Oh, and as the report doesn’t name the people on the research advisory group, but does note that that group contained representatives from LGBT Ireland, Edge may have sat on that group as well.

The report does not contain a full version of the survey questions, and the survey itself appears to have been taken offline, so I can’t comment on that side of things. The report does state that all of the respondents to the survey were anonymous, which is just fantastic given what we’ve discussed up to this point.

None of this should be taken to suggest that Edge acted in any way inappropriately, but involving an activist in this fashion is inexcusable. There are ways of doing things in order to mitigate the possibility of bias tainting your results, and involving every advocacy group and activist on God’s green earth in your research is not in line with those mitigations. And then, on top of that, you put in fully anonymous responses to your survey, which opens the door to activist manipulation on an unquantifiable scale.

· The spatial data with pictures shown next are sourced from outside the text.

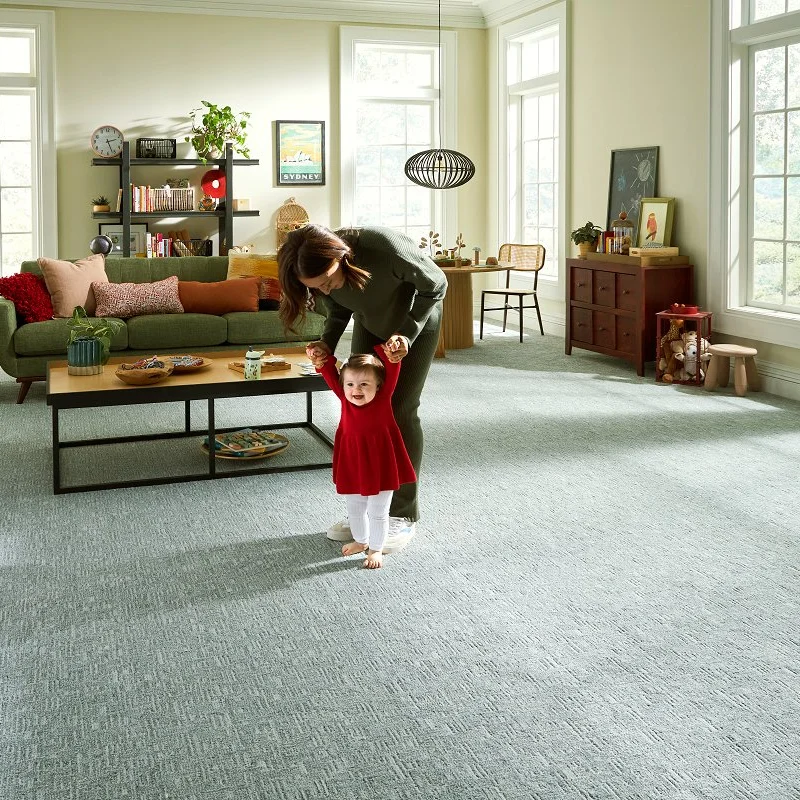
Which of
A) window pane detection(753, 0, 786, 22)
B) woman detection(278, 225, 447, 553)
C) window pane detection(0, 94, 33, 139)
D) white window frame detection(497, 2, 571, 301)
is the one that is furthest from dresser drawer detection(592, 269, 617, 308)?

What I wonder is what exactly the Department of Education was doing all through this process. They had to have known about the design of the study, which means they should have known all of the issues with it. Given that, and that the Department paid for this work, one would have to assume that the Department actively supported the study design and the involvement of the advocacy and activist groups; they may even have been the people who suggested the inclusion of these groups. I, for one, would be rather interested in knowing exactly why the Department supported the research being conducted in this fashion, rather than in a more rigorous one, and if it was the Department, rather than the TCD academics, who suggested this design.